Le comité de soutien à Hassan Diab, seul suspect de l’attentat de la rue Copernic à Paris en 1980, a demandé jeudi au Premier ministre Justin Trudeau et aux parlementaires d’intervenir auprès de la France pour la tenue d’un procès équitable et sa libération conditionnelle.

« Nous vous demandons instamment d’intervenir » afin de permettre le retour de M. Diab au Canada, a écrit le comité de soutien dans sa lettre ouverte à Justin Trudeau.

Depuis la fin de l’enquête en juillet sur cet attentat à la bombe qui avait fait quatre morts devant la synagogue de la rue Copernic, les parties avaient 40 jours pour déposer des demandes d’actes ou des remarques complémentaires.

« La défense l’a fait, le procureur public non », a indiqué jeudi le comité de soutien à Hassan Diab, 63 ans, en détention provisoire en France depuis son extradition du Canada en 2014.

L’instruction avait requis sa remise en liberté avec assignation à résidence et port d’un bracelet électronique car, selon le dossier, « des éléments concordants » tendent à établir que M. Diab se trouvait à Beyrouth au moment des faits.

Le parquet s’y oppose en raison des éléments à charge comme des expertises graphologiques, un témoignage d’un service de renseignement non identifié, un passeport à son nom avec des tampons d’entrée et de sortie d’Espagne à l’époque, d’où serait parti le commando.

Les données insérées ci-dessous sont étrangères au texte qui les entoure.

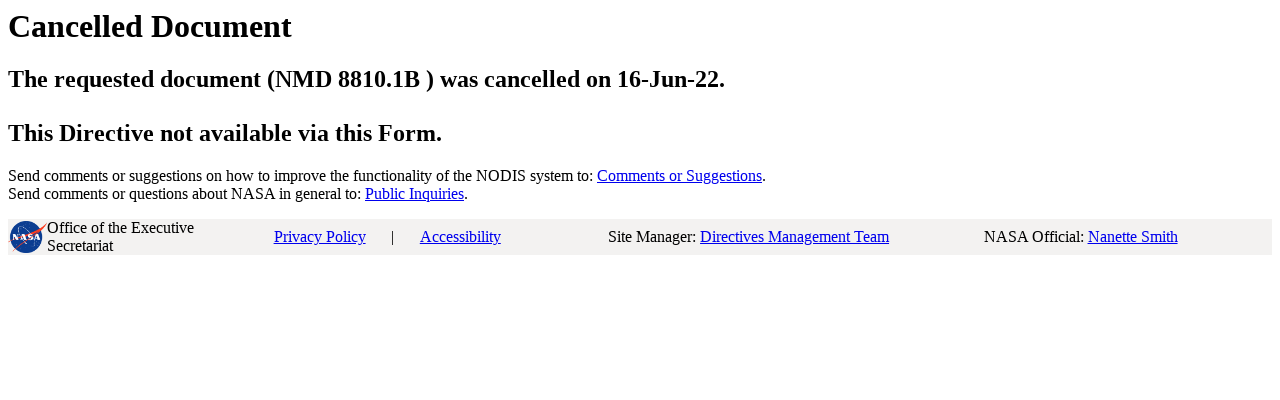

--- FILE ---
content_type: text/html;charset=UTF-8
request_url: https://nodis3.gsfc.nasa.gov/displayCA.cfm?Internal_ID=N_MD_8810_001B_&page_name=main
body_size: 2836
content:



<html>
<head>
	<title>Cancelled Document</title>
	<style>
		/* Styles used across all parts of NODIS */

#rightcontent h1.standardH1, #singlecolumn h1.standardH1 {
	border-bottom: 1px solid #ccc;
	color: #069;
	margin: 0 15px 10px 0px;
	padding-top: 10px;
	font-size: 16px;
	font-weight: bold;
}

th.standardTableHeaderCell {
	font-family: Tahoma, sans-serif;
	color: #333399;
}

.bold {
	font-weight: bold;
}

.formInstructions {
	font-family: Tahoma, sans-serif;
	font-size: large;
	font-weight: bold;
}

.formInstructionsRequiredMarker {
	font-family: Tahoma, sans-serif;
	font-style: italic;
}

.formTable {
	width: 90%;
	margins: auto;
}

.formLabel {
	text-align: right;
	padding-right: 0.3em;
	padding-bottom: 0.3em;
/*	font-family: Tahoma, sans-serif;
	font-size: large; */
}

.formInput {
	text-align: left;
}

.requiredLabelMarker {
	color: red;
}

.buttonSet {
	text-align: center;
}

.buttonSet button {
	padding-left: 1em;
	padding-right: 1em;
}

.actionButton {
	font-size: small;
	border-radius: 10px;
	color: darkblue;
}

#contentwrapper {
	display: flow-root;
}

#linksFooter {
	background-color: #f3f2f1;
	width: 100%;
	display: flex;
	flex-direction: row;
	flex-wrap: nowrap;
	align-items: center;
	justify-content: space-around;
}

#linksFooter .footerLogo {
	max-height: 32px;
}

#linksFooter .siteOwnerInfo {
	flex: 1;
	display: flex;
	align-items: center;
}

#linksFooter .policyNotices {
	flex: 1;
	display: flex;
	justify-content: space-around;
}

#linksFooter .siteContactInfo {
	flex: 3;
	display: flex;
	justify-content: space-evenly;
}
	</style>
</head>

<body>


<H1>Cancelled Document</h1>

<H2>The requested document (NMD 8810.1B ) was cancelled
on 16-Jun-22.
<br><br>

	This Directive not available via this Form.



</H2>


	<footer>
		
			<section id="suggestionsFooter">
				<p>
					
					Send comments or suggestions on how to improve the functionality of 
					the NODIS system to: 
					<a href="https://nodis3.gsfc.nasa.gov/suggestions.cfm">Comments or Suggestions</a>.
					
					<br>
					
					Send comments or questions about NASA in general to: <a href="mailto:public-inquiries@hq.nasa.gov">Public Inquiries</a>.
					
				</p>
			</section>
		
		<section id="linksFooter">
			<div class="siteOwnerInfo">
				<img class="footerLogo" src="https://nodis3.gsfc.nasa.gov/images/nasa-meatball-transparent-background.png" alt="" />
				<span class="footerLeft">Office of the Executive Secretariat</span>
			</div>
			<div class="policyNotices">
				<a href="http://www.nasa.gov/about/highlights/HP_Privacy.html">Privacy Policy</a>
				| <a href="https://www.nasa.gov/accessibility/">Accessibility</a>
			</div>
			<div class="siteContactInfo">
				<span>
					Site Manager: <a href="mailto:hq-dl-oes-directives-management@mail.nasa.gov">Directives Management Team</a>
				</span>
				<span>
					NASA Official: <a href="mailto:hq-dl-oes-directives-management@mail.nasa.gov">Nanette Smith</a>
				</span>
			</div>
		</section>
	</footer>

</body>
</html>



La cour d’appel a prolongé la détention en attendant la décision des juges sur la tenue éventuelle d’un procès.

Selon l’enquête, Hassan Diab est suspecté d’avoir confectionné l’engin explosif.

« Nous sommes profondément inquiets qu’Hassan (Diab) soit injustement condamné dans le cadre des lois antiterroristes françaises », a souligné le comité de soutien auprès de Justin Trudeau.

Parallèlement, ce comité a déposé au Parlement une pétition signée par plus de 3 000 Canadiens, syndicats ou organisations de défense des citoyens.